Markov chain Monte Carlo is a key computational tool in Bayesian statistics, but it can be challenging to monitor the convergence of an iterative stochastic algorithm. In this paper we show that the convergence diagnostic R-hat of Gelman and Rubin (1992) has serious flaws. R-hat will fail to correctly diagnose convergence failures when the chain has a heavy tail or when the variance varies across the chains. In this paper we propose an alternative rank-based diagnostic that fixes these problems. We also introduce a collection of quantile-based local efficiency measures, along with a practical approach for computing Monte Carlo error estimates for quantiles.

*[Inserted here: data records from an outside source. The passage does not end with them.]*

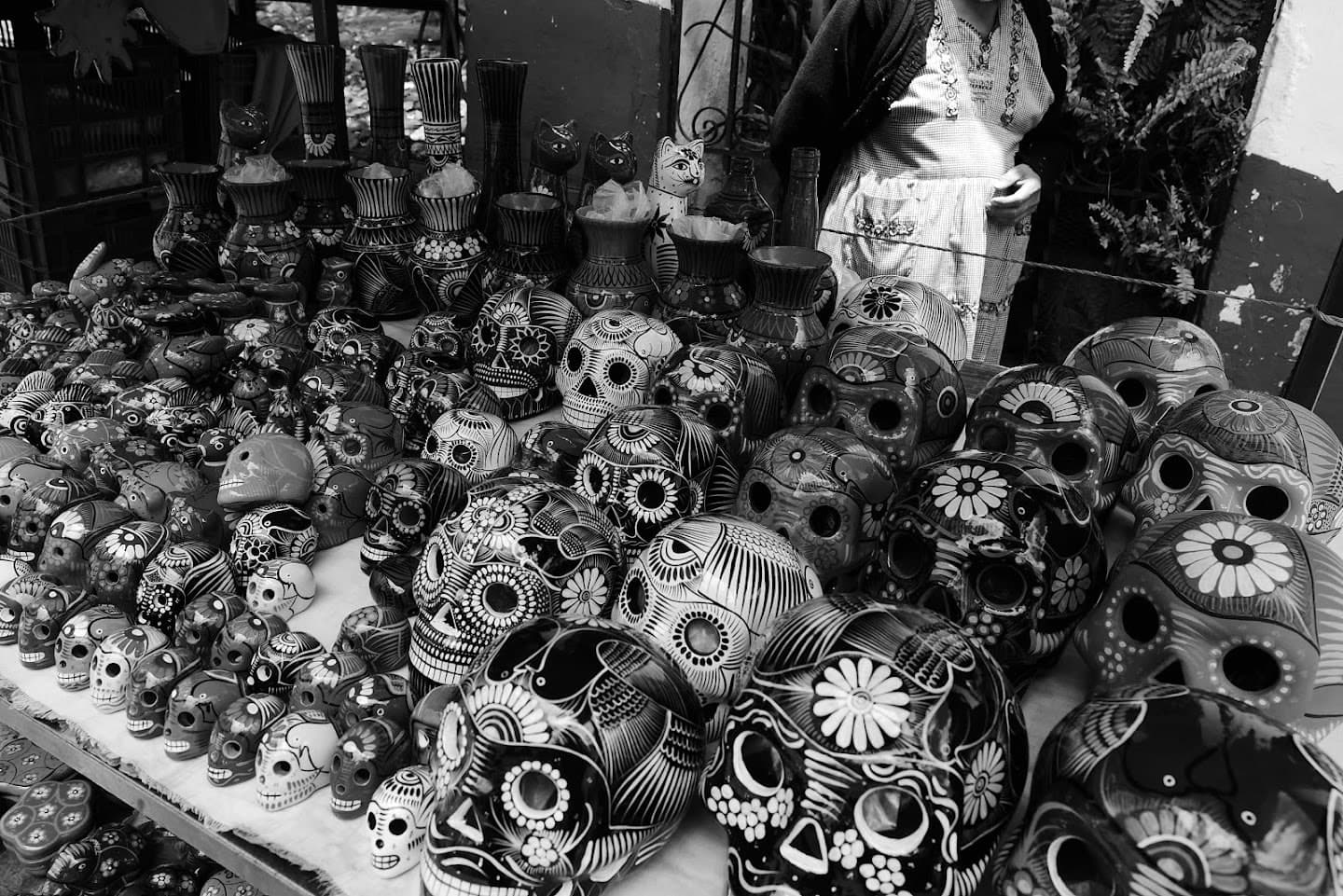 Painted decorative skulls and ceramic vessels arranged across a crowded table.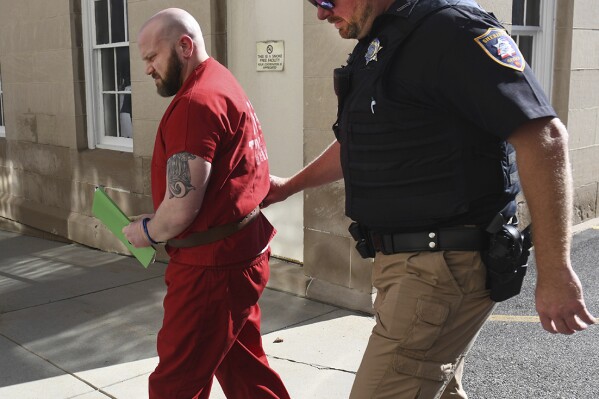 Ex Somerset County D.A. Jeffrey Thomas is escorted to his sexual assault hearing at Somerset County courthouse by Somerset County Sheriff Dept. Dusty Weir on Thursday, Aug. 17, 2023. (Todd Berkey/The Tribune-Democrat via AP)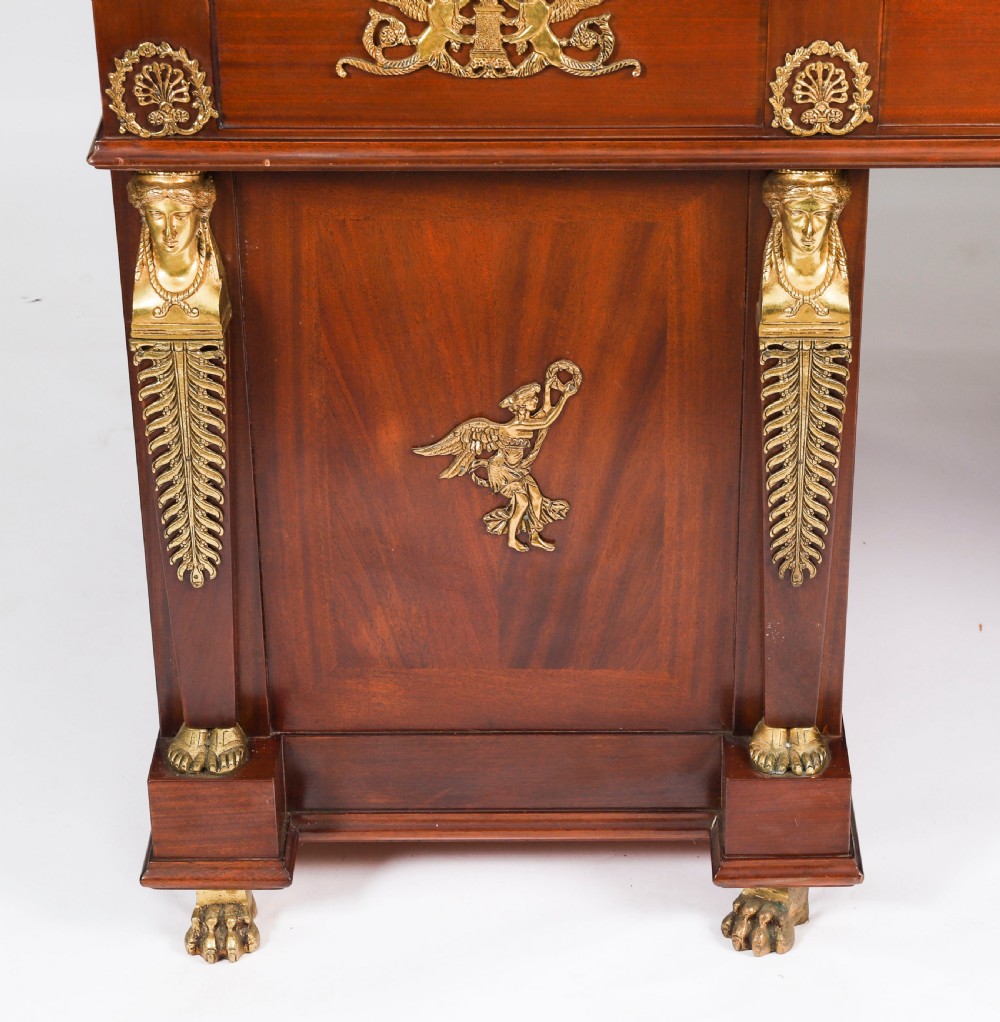 A French Empire style mahogany pedestal desk featuring a green leather top insert, decorative gilt-bronze mounts, and caryatid corner supports. View IV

We suggest that common trace plots should be replaced with rank plots from multiple chains. Finally, we give recommendations for how these methods should be used in practice.
This article is the culmination of several years of discussion and examples, starting in 2014 or so when Kenny Shirley came across an example where multiple chains had countervailing trends, which motivated the development of split R-hat. It’s fun to be able to shoot down and then improve my own method!
I expect that we and others will do more work on this and related areas as we continue improve aspects of Stan (and statistical computing more generally) involving adaptation and convergence. For a start, see this vignette by Jonah Gabry and Martin Modrak, “Visual MCMC diagnostics using the bayesplot package.”